Das bedeutet, wir wollen Filme, die so schlecht sind, dass man auch über sie lachen kann, die ungeplant mit Herzblut an die Wand gefahren wurden. Diese wirklich guten Scheiß-Filme zu finden, das ist eine echte Arbeit. Dafür kaufe und streame ich potenzielle Kandidaten seit Jahren wie ein Irrer. 

Ich habe jetzt schon eine Liste von rund 150 Titeln, die sofort #SchleFaZ-tauglich wären. Diese gebe ich an den Sender weiter, der dann nach den Lizenzgebern sucht und schaut, welche Rechte wir bekommen können. Auch wenn wir manchmal denken, dass die Auswahl endlich ist, weiß ich inzwischen: Selbst die tiefsten Klärgruben haben unten noch ein Loch. Man kann immer weiterbuddeln, wenn man sich traut.
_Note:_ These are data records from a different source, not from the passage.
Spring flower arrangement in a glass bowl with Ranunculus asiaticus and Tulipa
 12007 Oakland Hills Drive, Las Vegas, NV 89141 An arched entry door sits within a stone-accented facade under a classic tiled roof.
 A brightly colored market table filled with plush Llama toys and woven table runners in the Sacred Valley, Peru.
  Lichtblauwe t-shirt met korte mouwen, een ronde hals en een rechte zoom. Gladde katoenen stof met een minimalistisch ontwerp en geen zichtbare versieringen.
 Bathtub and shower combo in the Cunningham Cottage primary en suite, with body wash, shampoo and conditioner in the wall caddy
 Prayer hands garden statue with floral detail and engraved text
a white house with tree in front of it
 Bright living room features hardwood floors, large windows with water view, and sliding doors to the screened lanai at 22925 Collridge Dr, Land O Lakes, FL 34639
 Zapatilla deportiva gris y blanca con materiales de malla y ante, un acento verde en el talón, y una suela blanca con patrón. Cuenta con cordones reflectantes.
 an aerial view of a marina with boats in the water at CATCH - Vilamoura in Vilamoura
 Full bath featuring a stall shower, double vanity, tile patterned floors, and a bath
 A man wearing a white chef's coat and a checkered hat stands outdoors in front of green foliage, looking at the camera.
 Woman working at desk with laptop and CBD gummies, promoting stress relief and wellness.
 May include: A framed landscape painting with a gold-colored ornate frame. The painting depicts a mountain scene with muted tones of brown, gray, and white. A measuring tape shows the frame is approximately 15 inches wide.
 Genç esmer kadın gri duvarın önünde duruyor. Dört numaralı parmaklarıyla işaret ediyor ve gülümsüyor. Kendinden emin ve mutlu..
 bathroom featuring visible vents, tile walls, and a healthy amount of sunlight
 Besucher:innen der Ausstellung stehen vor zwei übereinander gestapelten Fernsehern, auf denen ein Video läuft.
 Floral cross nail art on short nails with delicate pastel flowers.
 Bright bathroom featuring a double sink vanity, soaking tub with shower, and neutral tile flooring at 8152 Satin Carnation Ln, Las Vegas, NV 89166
ZUR PERSON: Bei der Berufsberatung haben sie Oliver Kalkofe (58) gesagt, er solle Schifffahrtskaufmann werden. Über Umwege wurde der gebürtige Niedersachse dann doch lieber TV-Kritiker. Seine Parodien von TV-Müll - entwickelt für Radio ffn, später zu sehen unter anderem auf Premiere - haben ihm eine Riesen-Fangemeinde beschert. Auch als Drehbuchautor (er schrieb mit am Kinofilm «Der Wixxer») und Synchronsprecher ist Kalkofe erfolgreich. Er lebt in Berlin.